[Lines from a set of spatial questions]
-.-.-

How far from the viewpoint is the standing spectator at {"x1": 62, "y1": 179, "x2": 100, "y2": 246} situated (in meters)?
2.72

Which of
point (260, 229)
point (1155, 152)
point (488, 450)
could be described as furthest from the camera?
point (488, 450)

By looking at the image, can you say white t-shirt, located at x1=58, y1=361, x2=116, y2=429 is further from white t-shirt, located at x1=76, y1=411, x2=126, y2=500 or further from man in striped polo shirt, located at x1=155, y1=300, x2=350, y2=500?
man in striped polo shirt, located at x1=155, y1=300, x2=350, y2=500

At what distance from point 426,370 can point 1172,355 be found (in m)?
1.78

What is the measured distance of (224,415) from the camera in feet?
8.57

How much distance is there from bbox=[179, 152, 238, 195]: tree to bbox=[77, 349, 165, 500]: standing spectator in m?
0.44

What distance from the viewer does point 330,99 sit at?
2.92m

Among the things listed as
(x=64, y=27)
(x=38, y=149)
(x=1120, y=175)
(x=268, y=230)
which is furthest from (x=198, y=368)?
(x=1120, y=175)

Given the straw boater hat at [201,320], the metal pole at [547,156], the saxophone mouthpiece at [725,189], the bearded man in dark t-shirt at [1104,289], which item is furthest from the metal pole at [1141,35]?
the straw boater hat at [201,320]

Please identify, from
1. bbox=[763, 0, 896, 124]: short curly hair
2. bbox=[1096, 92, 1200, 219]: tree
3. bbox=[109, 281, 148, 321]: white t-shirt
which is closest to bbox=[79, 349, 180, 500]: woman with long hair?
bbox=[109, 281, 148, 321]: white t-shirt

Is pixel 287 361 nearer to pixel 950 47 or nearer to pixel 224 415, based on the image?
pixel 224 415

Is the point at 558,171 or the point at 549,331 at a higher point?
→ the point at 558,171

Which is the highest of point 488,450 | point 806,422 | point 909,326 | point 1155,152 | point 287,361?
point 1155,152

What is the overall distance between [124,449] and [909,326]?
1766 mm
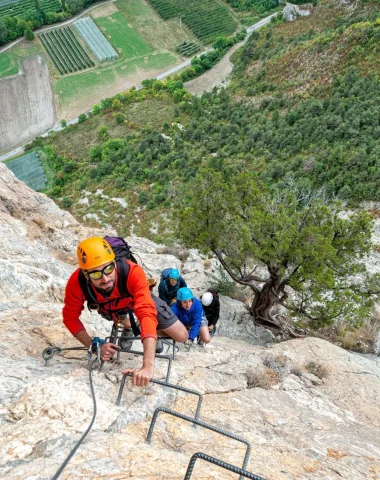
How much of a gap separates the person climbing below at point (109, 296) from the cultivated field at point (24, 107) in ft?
194

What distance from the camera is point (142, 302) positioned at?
594 centimetres

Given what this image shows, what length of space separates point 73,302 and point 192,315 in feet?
13.7

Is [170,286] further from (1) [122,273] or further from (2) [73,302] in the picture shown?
(1) [122,273]

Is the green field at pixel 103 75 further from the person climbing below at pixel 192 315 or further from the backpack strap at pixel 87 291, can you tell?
the backpack strap at pixel 87 291

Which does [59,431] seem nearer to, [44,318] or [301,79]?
[44,318]

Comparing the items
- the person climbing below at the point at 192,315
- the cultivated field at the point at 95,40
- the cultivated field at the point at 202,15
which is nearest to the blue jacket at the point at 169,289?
the person climbing below at the point at 192,315

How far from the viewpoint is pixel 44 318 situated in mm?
9039

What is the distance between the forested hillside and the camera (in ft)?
121

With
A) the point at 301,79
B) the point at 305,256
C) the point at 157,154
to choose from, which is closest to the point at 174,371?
the point at 305,256

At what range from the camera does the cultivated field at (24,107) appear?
60656 mm

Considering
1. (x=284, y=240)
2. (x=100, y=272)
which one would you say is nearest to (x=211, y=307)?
(x=284, y=240)

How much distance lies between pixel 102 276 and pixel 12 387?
7.46ft

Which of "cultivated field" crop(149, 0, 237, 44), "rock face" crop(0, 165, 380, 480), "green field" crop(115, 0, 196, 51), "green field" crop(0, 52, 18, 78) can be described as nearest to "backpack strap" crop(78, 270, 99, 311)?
"rock face" crop(0, 165, 380, 480)

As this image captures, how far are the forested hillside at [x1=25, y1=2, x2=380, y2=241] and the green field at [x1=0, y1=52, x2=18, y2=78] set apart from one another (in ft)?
60.8
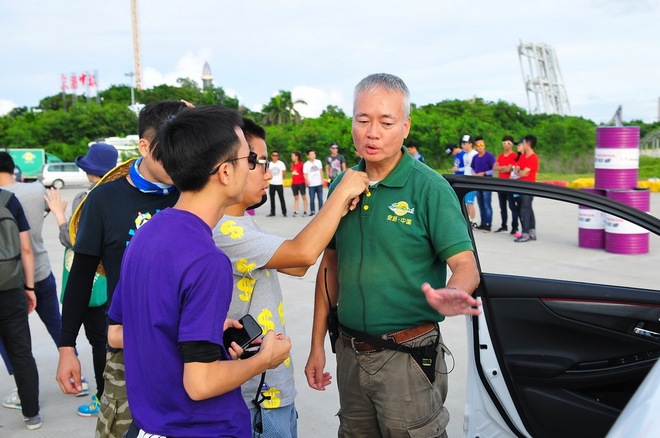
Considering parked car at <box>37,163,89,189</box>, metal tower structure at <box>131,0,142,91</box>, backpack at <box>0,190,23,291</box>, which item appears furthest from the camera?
metal tower structure at <box>131,0,142,91</box>

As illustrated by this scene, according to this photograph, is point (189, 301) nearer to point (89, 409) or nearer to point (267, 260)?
point (267, 260)

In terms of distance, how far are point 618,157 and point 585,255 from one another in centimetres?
149

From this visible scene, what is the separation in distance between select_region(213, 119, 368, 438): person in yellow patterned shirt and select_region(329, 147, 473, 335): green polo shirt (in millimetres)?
130

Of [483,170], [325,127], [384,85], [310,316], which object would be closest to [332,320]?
[384,85]

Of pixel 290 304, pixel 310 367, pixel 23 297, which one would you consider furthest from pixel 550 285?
pixel 290 304

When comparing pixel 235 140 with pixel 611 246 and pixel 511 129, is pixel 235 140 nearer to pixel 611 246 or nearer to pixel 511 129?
pixel 611 246

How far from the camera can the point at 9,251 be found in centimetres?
377

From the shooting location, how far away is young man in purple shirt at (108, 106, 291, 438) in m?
1.47

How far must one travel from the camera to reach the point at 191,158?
1578mm

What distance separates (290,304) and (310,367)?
4.17 metres

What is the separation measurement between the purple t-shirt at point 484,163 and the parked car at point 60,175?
2322 cm

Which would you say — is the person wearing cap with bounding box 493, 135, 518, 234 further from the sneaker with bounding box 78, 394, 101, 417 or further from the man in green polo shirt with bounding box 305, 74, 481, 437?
the man in green polo shirt with bounding box 305, 74, 481, 437

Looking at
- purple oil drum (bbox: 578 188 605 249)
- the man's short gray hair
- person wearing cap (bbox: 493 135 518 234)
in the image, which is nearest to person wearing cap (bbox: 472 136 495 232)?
person wearing cap (bbox: 493 135 518 234)

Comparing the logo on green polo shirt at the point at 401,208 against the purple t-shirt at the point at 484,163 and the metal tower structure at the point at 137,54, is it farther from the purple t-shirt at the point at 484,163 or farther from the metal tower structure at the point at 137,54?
the metal tower structure at the point at 137,54
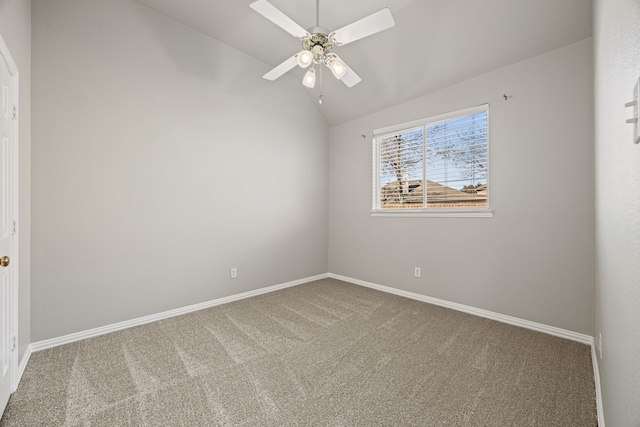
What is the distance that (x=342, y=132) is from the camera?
4.57 m

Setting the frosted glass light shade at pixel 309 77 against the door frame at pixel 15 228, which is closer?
the door frame at pixel 15 228

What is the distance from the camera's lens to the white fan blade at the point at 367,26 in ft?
6.20

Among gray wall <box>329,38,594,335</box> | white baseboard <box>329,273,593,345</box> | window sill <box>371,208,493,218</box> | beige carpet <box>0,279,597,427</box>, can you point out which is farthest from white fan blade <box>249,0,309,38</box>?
white baseboard <box>329,273,593,345</box>

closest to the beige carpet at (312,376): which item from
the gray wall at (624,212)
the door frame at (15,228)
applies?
the door frame at (15,228)

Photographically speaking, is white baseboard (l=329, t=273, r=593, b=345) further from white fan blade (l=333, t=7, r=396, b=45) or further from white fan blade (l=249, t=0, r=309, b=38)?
white fan blade (l=249, t=0, r=309, b=38)

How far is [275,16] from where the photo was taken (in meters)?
2.00

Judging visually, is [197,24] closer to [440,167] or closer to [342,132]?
[342,132]

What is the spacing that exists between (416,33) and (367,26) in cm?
127

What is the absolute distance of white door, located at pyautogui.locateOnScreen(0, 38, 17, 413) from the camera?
159 centimetres

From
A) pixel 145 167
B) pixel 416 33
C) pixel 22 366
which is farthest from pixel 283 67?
pixel 22 366

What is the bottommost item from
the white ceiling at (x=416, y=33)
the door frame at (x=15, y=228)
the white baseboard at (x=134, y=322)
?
the white baseboard at (x=134, y=322)

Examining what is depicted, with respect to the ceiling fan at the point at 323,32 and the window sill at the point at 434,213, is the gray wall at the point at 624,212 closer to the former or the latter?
the ceiling fan at the point at 323,32

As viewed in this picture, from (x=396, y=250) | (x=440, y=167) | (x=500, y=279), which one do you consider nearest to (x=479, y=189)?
(x=440, y=167)

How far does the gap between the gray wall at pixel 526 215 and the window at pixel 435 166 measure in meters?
0.12
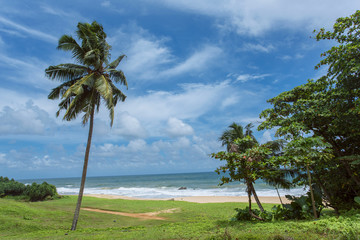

-.-.-

Pull out every line above that contains the word "would" and copy each one. Matching is case-sensitive.

which one would you say is nearest to (x=211, y=307)?
Of [483,170], [325,127], [384,85], [310,316], which object would be closest to [332,320]?
Of pixel 290 304, pixel 310 367, pixel 23 297, which one would you consider furthest from pixel 550 285?
Which would you say — is the person wearing cap with bounding box 493, 135, 518, 234 further from the sneaker with bounding box 78, 394, 101, 417 or further from the man in green polo shirt with bounding box 305, 74, 481, 437?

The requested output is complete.